Kundgebung

Ärzte sind alarmiert: «Für die Hausarztmedizin ist es fünf vor zwölf»

Ein Hausarzt untersucht eine Patientin (Symbolbild, Archivbild)

Ein Hausarzt untersucht eine Patientin (Symbolbild, Archivbild)

Heute gehen die Schweizer Hausärzte in Bern auf die Strasse. Für sie steht die Zukunft ihres Berufes auf dem Spiel. «Wir wollen ein Zeichen setzen, dass wir immer noch präsent sind», sagt ein Arzt.

Wenn jetzt nicht gehandelt wird, steht es bald schlecht um die Hausarztmedizin; der Hausärztemangel ist schweizweit Realität. «Alle sollen wissen, dass es für die Hausarztmedizin fünf vor zwölf ist», sagt Severin Lüscher, Schöftler Hausarzt und Mitbegründer des «HausÄrzteHaus». Gemeinsam mit anderen Aargauer Hausärzten reist er heute nach Bern, um auf dem Bundesplatz «Notfalldienst für die Hausarztmedizin» zu demonstrieren.
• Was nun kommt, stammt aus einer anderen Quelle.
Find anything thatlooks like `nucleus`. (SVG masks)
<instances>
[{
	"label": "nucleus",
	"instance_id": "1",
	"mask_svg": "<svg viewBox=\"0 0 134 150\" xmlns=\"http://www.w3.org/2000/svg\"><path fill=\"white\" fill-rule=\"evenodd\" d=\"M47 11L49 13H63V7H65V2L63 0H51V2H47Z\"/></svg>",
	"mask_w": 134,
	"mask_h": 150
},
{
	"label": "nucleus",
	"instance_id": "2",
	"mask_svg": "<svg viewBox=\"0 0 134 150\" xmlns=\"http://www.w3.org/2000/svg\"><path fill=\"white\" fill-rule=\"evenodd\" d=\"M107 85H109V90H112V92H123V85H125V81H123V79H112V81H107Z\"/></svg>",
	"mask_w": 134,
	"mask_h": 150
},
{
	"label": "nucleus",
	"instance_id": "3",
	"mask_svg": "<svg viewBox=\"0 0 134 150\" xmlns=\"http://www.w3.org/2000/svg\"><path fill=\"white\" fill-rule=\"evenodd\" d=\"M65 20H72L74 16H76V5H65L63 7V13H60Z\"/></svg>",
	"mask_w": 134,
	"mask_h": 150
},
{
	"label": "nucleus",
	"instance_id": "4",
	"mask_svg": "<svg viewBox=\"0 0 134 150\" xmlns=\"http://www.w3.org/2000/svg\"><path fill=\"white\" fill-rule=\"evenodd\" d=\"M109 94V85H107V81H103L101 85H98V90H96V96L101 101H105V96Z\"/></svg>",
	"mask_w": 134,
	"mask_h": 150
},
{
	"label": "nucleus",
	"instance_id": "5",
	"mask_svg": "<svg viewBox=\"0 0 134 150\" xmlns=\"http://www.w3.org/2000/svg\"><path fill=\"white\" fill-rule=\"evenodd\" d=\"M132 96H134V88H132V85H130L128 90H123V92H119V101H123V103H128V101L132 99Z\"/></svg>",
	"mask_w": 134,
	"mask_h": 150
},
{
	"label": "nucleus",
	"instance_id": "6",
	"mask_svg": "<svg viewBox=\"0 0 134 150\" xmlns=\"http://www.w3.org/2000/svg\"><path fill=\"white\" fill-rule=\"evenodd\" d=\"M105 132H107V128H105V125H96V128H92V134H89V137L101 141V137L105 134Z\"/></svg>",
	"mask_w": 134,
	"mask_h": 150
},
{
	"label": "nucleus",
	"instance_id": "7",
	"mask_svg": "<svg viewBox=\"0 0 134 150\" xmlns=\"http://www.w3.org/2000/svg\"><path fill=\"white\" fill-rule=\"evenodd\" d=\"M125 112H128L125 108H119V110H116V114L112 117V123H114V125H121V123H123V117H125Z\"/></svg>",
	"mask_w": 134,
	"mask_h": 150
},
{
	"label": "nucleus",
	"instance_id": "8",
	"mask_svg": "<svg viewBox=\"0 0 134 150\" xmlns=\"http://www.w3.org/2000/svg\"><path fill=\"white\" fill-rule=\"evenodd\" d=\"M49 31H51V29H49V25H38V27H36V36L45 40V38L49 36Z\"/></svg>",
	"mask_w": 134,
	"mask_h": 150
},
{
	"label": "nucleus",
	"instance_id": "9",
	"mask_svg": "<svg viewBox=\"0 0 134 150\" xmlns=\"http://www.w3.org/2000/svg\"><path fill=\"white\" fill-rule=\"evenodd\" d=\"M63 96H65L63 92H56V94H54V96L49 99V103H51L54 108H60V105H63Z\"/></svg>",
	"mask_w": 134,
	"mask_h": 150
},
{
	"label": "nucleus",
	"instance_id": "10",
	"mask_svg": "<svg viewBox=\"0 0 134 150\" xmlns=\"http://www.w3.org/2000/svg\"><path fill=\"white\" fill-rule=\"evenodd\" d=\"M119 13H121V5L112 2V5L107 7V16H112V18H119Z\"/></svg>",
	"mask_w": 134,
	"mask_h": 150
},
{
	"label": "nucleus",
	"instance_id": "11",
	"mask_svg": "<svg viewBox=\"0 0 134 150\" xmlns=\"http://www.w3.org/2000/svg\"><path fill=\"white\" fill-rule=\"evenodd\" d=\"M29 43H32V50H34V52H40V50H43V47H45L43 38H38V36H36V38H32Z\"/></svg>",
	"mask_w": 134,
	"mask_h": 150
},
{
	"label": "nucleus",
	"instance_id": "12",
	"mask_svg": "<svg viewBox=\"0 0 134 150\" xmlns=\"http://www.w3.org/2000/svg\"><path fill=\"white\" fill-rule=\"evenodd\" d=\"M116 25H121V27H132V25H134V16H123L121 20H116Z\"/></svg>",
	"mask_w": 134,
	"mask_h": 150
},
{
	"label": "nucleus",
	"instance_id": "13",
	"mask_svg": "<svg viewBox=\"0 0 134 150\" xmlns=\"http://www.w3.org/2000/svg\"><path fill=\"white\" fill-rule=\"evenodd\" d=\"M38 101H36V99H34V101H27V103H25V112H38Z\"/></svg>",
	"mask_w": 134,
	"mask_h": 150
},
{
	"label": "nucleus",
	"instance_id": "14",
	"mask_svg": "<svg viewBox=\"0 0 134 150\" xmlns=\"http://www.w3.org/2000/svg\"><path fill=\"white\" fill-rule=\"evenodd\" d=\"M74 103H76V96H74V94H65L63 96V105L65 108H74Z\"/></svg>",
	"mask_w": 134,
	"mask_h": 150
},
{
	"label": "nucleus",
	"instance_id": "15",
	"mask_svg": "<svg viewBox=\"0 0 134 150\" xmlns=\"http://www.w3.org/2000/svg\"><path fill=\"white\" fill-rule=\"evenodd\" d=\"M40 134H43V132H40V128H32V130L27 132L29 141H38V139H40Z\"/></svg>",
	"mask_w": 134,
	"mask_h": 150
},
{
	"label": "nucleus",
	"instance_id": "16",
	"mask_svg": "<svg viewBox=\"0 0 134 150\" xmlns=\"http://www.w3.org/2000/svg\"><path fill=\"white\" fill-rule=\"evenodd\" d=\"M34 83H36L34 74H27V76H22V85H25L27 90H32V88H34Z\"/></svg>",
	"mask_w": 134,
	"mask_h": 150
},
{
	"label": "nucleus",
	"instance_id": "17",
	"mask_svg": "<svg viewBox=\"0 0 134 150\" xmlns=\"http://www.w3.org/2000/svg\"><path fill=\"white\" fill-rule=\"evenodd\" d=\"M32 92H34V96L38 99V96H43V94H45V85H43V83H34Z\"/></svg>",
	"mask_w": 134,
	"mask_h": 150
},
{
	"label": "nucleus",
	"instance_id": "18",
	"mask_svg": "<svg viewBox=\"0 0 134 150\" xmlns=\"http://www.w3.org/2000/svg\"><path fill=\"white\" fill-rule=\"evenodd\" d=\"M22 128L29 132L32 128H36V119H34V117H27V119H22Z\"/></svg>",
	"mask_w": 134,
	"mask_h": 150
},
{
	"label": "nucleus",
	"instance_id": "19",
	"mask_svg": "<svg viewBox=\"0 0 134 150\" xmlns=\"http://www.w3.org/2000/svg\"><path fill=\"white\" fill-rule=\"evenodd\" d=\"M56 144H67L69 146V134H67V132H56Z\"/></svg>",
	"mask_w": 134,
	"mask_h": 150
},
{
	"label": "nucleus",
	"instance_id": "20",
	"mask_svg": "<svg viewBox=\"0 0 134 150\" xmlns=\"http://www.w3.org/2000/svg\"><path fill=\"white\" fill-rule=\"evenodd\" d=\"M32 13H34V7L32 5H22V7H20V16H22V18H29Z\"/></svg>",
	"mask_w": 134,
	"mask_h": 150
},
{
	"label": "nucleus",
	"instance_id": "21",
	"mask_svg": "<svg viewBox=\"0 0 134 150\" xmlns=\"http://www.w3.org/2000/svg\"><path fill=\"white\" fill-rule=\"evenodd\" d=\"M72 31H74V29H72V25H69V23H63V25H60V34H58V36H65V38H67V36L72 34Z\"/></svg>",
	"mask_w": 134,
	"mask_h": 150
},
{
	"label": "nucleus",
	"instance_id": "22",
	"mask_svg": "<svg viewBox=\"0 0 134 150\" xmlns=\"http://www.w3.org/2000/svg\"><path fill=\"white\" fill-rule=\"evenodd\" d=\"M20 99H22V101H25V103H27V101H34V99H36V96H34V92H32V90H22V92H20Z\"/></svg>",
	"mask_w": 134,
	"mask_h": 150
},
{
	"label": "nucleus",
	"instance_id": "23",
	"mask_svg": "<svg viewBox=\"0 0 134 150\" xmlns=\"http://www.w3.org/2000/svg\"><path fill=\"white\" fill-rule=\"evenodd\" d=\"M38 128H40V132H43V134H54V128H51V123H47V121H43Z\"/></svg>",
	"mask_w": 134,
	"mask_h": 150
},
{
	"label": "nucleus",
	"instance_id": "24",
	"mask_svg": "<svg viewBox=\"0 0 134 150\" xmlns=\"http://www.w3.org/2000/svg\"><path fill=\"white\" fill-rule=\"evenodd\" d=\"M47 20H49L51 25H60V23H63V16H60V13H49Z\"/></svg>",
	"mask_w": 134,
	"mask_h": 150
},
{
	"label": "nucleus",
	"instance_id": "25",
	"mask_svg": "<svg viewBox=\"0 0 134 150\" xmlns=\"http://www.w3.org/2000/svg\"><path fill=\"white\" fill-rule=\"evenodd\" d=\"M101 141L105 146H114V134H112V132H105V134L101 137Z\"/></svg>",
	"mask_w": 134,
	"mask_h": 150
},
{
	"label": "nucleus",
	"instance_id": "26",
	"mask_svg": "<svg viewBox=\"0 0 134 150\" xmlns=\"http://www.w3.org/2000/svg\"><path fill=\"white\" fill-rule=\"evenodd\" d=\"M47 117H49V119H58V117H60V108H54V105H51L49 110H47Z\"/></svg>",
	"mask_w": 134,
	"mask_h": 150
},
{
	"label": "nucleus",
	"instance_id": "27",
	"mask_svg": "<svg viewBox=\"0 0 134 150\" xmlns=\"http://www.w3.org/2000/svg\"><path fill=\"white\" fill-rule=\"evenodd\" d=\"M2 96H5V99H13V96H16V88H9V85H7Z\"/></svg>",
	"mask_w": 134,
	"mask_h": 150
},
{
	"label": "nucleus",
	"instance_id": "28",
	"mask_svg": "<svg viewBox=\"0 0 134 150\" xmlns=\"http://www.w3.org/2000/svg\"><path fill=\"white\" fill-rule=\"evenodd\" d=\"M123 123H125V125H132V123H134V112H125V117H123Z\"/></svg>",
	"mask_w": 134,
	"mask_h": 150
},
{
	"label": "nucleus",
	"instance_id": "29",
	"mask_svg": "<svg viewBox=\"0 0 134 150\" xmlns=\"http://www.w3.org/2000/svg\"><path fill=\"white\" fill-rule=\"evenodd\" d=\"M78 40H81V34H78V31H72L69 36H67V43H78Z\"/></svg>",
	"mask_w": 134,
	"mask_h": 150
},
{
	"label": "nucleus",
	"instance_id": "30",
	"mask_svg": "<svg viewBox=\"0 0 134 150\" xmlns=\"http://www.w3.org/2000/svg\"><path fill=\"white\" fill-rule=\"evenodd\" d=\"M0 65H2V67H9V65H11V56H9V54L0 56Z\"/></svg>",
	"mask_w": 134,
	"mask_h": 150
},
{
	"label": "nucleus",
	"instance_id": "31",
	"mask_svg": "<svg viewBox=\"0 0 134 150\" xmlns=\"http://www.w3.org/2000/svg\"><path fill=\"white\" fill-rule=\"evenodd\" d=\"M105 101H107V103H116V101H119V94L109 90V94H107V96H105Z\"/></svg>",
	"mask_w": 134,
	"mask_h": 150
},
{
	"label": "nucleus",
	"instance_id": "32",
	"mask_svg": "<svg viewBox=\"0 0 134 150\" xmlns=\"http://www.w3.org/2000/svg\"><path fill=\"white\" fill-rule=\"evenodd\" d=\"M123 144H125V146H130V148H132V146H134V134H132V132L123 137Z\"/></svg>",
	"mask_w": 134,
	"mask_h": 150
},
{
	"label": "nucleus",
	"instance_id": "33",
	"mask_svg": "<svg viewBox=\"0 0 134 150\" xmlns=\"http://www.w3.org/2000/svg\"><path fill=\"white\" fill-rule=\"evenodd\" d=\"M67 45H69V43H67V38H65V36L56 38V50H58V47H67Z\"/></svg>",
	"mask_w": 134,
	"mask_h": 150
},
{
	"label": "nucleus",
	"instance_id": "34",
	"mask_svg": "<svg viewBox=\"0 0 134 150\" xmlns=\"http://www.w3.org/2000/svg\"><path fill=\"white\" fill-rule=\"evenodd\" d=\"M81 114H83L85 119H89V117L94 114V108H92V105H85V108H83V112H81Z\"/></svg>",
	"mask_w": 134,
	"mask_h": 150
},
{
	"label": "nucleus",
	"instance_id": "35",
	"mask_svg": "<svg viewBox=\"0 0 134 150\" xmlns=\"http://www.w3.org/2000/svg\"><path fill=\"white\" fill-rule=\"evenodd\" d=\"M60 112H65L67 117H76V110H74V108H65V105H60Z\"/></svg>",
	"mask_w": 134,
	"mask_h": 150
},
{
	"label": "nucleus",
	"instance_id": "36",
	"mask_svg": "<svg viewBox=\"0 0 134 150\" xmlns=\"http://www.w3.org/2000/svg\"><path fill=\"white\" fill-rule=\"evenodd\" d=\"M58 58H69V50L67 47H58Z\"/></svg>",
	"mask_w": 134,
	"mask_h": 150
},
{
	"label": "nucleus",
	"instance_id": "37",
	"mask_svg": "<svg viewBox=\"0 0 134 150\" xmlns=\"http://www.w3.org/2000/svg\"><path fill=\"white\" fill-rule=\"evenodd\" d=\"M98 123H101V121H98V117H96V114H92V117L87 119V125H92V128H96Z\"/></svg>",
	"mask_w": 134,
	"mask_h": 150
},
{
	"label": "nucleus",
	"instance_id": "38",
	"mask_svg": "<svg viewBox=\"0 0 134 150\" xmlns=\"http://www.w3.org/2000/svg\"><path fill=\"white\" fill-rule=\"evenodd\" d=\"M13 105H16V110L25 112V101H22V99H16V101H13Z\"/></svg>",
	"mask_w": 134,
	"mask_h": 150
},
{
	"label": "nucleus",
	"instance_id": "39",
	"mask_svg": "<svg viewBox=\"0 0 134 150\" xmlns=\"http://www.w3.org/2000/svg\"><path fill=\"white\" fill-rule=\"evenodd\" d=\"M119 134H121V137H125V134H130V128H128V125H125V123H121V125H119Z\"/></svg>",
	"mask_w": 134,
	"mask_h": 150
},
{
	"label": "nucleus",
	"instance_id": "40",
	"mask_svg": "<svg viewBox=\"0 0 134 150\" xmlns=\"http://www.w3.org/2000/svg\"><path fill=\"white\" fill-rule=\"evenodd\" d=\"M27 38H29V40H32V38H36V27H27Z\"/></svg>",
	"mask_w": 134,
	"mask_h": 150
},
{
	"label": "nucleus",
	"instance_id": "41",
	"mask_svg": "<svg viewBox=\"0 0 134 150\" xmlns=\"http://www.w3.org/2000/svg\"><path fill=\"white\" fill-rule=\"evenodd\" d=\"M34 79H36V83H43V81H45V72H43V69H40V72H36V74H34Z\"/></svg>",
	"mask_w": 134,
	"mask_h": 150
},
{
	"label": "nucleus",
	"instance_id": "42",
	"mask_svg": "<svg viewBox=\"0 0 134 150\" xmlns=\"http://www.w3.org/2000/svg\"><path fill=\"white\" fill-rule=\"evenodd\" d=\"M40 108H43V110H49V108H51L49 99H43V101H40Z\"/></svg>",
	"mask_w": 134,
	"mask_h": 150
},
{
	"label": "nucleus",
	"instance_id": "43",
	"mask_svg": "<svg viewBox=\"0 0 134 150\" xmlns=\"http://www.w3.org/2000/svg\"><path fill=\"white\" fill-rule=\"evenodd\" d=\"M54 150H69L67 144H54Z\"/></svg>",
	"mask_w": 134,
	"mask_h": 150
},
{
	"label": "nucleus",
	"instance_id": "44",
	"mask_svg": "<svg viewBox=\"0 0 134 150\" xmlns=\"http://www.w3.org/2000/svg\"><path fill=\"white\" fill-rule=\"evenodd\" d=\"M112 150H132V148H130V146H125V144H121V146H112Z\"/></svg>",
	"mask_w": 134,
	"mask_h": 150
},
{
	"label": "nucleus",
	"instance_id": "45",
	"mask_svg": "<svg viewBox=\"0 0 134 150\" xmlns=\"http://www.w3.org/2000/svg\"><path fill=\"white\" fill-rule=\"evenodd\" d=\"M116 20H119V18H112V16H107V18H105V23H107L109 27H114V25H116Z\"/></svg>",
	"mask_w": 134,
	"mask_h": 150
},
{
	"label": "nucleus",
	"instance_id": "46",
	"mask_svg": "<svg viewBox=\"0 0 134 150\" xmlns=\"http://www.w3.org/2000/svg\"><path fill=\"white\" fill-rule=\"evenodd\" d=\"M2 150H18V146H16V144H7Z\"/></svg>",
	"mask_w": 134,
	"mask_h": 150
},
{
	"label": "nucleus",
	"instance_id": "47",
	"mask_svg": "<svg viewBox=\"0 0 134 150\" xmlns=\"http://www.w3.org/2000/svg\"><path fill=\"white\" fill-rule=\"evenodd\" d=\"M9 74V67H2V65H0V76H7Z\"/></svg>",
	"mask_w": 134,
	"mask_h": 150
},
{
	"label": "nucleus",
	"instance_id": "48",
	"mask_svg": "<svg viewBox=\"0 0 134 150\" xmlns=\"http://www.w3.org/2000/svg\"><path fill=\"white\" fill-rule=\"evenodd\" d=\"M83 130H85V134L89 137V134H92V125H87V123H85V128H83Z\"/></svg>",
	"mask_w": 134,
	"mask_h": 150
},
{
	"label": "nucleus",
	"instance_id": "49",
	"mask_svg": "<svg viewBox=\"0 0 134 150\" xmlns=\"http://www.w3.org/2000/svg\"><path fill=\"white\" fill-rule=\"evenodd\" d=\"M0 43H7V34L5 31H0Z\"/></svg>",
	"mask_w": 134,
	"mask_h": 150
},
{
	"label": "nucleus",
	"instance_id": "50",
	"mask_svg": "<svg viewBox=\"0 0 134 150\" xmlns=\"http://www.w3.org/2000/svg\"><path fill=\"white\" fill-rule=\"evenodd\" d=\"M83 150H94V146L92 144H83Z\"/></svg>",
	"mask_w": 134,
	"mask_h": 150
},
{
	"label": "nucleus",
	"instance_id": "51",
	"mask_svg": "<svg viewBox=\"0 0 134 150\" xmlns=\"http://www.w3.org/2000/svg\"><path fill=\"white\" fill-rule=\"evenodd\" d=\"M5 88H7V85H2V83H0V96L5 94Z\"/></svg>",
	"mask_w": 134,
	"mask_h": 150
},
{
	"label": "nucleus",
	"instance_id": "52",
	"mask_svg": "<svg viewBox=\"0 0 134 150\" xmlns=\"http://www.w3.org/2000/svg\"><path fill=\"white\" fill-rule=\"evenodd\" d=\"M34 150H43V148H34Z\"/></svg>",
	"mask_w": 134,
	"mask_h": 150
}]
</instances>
Auch Beat Rickenbacher, Hausarzt in Rheinfelden und Präsident des «Fricktaler Hausärztevereins», gibt sich kämpferisch: «Wir wollen ein Zeichen setzen, dass wir immer noch präsent sind und weiter für die Rettung einer qualitativ hoch stehenden Hausarztmedizin kämpfen werden.» Keine Illusionen über die Wirkung der Kundgebung macht sich Max-Albrecht Fischer, Hausarzt aus Seengen: «Die Politik und die Versicherungen stehen zwar offiziell hinter einer starken Hausarztmedizin, praktisch ist aber nur wenig unternommen worden, um diese wirklich zu fördern.»

Initiative rollt an

Mit der Kundgebung wollen die Hausärzte die Bevölkerung und Politik aufrütteln und für ihr Anliegen sensibilisieren. Sie ist gleichzeitig der offizielle Startschuss für die Öffentlichkeitskampagne für die Initiative «Ja zur Hausarztmedizin». Sie umfasst vier Hauptforderungen: Aus- und Weiterbildung, erleichterte Berufsausübung und Gewährleistung einer ausreichenden Grundversorgung durch Hausärzte, zweckmässige Praxis-Infrastrukturen und ein hausarztfreundliches Tarifsystem.

«Eine qualitativ ausgezeichnete, für alle zugängliche und bezahlbare medizinische Versorgung der Zukunft basiert auf einer starken Hausarztmedizin», sagt Margot Enz Kuhn, Hausärztin in Baden und im Vorstand des Berufsverbands «Hausärzte Schweiz». Max-Albrecht Fischer ist überzeugt: «Ohne eine starke Grundversorgung steigen die Kosten des Gesundheitswesens ins Unermessliche, verbunden mit einer möglichen Qualitätseinbusse.» Und Severin Lüscher formuliert es kurz und knapp: «Diese Initiative soll dafür sorgen, dass es auch in 15 Jahren noch Hausärzte gibt.»

Bedingungen sind schlechter geworden

Doch warum ist es so schwierig, Nachwuchs zu finden? Die Bedingungen seien in den letzten Jahren im Vergleich zu den Spezialdisziplinen schlechter geworden, sagt Patricia Herzog-Aslaksen, Hausärztin in Fislisbach und Präsidentin des Verbands «Aargauer Hausärzte». Und weiter: «Damit meine ich die Notfalldienste, den administrativen Aufwand, die Einschränkungen und Regulierungen bezüglich Untersuchungstechniken, den Verdienst und das Ansehen.» Margot Enz Kuhn führt einen weiteren Aspekt an: «Die Hausärzte der Zukunft sind weiblich und arbeiten Teilzeit in Gruppenpraxen.» Das erfordere neue Strategien in der Praxisführung; heute sind 95 Prozent der Hausarztpraxen Einzelpraxen.

Für Max-Albrecht Fischer liegt der Grund für den Nachwuchsmangel woanders: «Im fehlenden Einblick in die interessante und vielseitige Tätigkeit der Hausarztmedizin.»